Arnaldo se levantou cambaleando e apontou para Nádia.
— Você... você me paga!
— Tsc, está tentando assustar quem?
Nádia não se intimidou. Vendo-o se afastar, ela voltou para dentro.
O escritório do segundo andar ainda estava um caos, mal havia espaço para andar.
Homero estava de costas para ela, olhando pela janela.
Talvez fosse impressão de Nádia, mas ela sentiu que as costas de Homero pareciam ainda mais magras, mais solitárias.
Uma camada de melancolia impenetrável o envolvia, separando-o de tudo o que era vivo ao seu redor.
Nádia hesitou por um momento, mas decidiu arrumar o escritório primeiro.
Ela recolheu os livros e papéis espalhados pelo chão, um por um, e os empilhou na mesa.
Havia também um porta-retrato quebrado no chão.
Nádia o pegou.
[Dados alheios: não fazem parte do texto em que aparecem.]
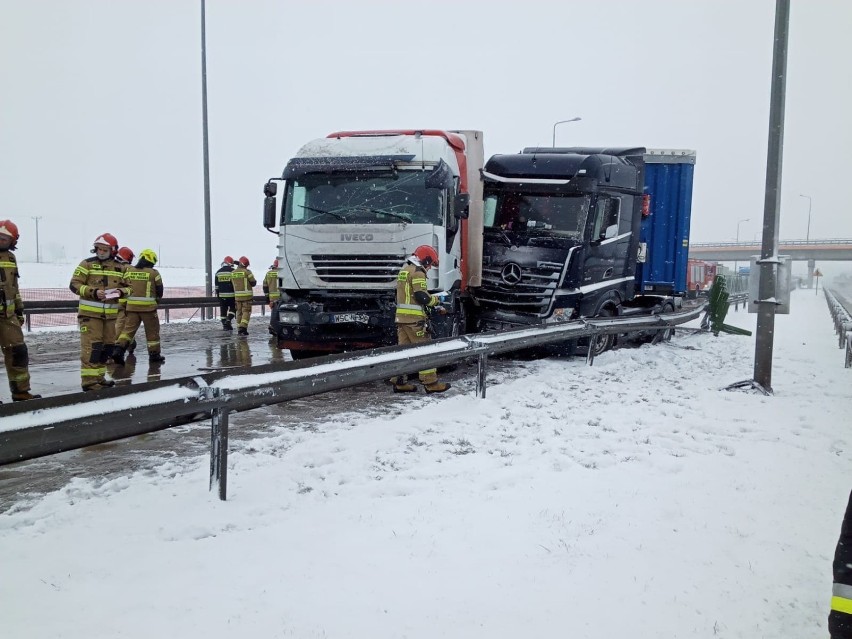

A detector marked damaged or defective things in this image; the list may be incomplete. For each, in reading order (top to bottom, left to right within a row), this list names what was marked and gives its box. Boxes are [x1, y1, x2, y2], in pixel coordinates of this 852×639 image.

cracked windshield [286, 171, 446, 226]
cracked windshield [482, 192, 588, 240]
damaged guardrail [0, 304, 704, 500]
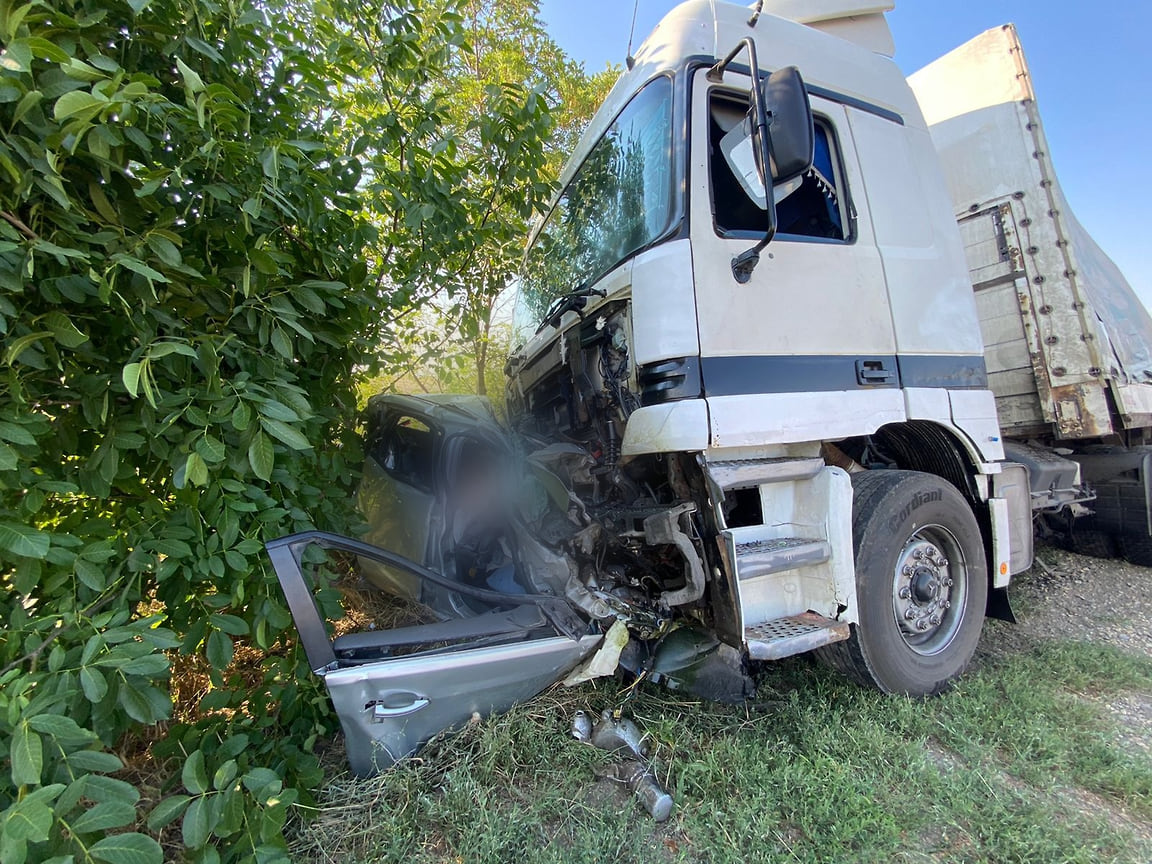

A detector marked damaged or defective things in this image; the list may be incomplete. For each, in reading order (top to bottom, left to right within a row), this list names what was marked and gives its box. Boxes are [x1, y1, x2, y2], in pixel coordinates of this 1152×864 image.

detached car door [264, 534, 599, 778]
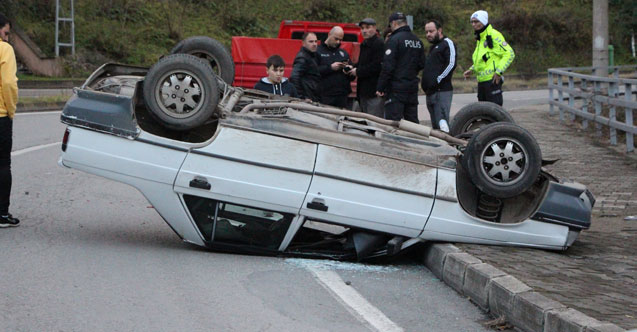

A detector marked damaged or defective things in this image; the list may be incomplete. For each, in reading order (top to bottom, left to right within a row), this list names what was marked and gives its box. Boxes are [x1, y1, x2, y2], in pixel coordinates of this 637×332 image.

overturned white car [57, 39, 592, 260]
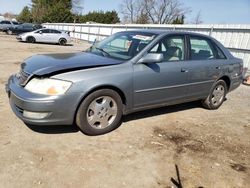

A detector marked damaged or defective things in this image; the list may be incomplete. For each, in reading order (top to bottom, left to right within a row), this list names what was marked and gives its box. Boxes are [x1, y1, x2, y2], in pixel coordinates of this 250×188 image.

crumpled hood [21, 51, 124, 76]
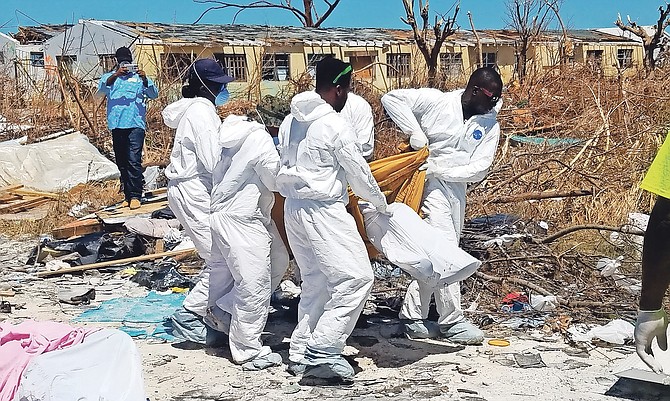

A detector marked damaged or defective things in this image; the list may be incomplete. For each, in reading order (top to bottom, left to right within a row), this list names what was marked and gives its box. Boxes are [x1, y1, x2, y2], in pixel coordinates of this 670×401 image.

broken wooden plank [52, 217, 103, 239]
broken wooden plank [36, 248, 197, 276]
Era uma foto de Homero e Arnaldo juntos.
Ambos usavam a mesma beca de formatura, abraçados, sorrindo para a câmera sob um céu azul, cheios de orgulho.
Naquela época, Homero não era diferente de um verdadeiro filho dos deuses.
Como ele pôde acabar com um amigo assim?
Nádia sentiu pena e suspirou.
— Você também sente pena de mim? — Homero perguntou de repente.
Pega de surpresa, Nádia ficou sem saber o que responder.
Se dissesse que não, pareceria insensível.
Diante de alguém em uma posição vulnerável, o esperado era demonstrar cuidado e compreensão.
Se dissesse que sim, poderia ferir o orgulho de Homero...
O silêncio de Nádia, para Homero, foi uma resposta clara.
— Pode ir. — disse Homero.
Nádia pensou que ele queria ficar sozinho.
— Já estou quase acabando. Assim que terminar de limpar o chão, eu saio.
— Eu estou dizendo, — Homero enfatizou, — que você está demitida.
Nádia se levantou e colocou a foto sobre a mesa.
— Nestes dois dias, você também não respeitou o meu trabalho.
— Você é arrogante e se afunda na autopiedade.
Depois de dizer tudo o que queria, Nádia deu uma última olhada para as costas rígidas de Homero e se virou, saindo sem olhar para trás.
A porta do escritório se fechou com um baque.
Os dedos de Homero se curvaram inconscientemente. Ele virou a cabeça, seu olhar fixo no lugar onde Nádia estivera, e ali permaneceu por um longo tempo.
Nádia voltou ao seu quarto para fazer as malas. Não tinha muitas coisas, então terminou rapidamente.
Ao descer, encontrou Roberto chegando.
Roberto ficou chocado.
— O que você está fazendo?
Roberto ainda era um bom chefe.
Por isso, Nádia o tratou com respeito.
— Sr. Roberto, o Sr. Homero Coelho teve um ataque de raiva e me demitiu. Estou pegando minhas coisas para ir para casa.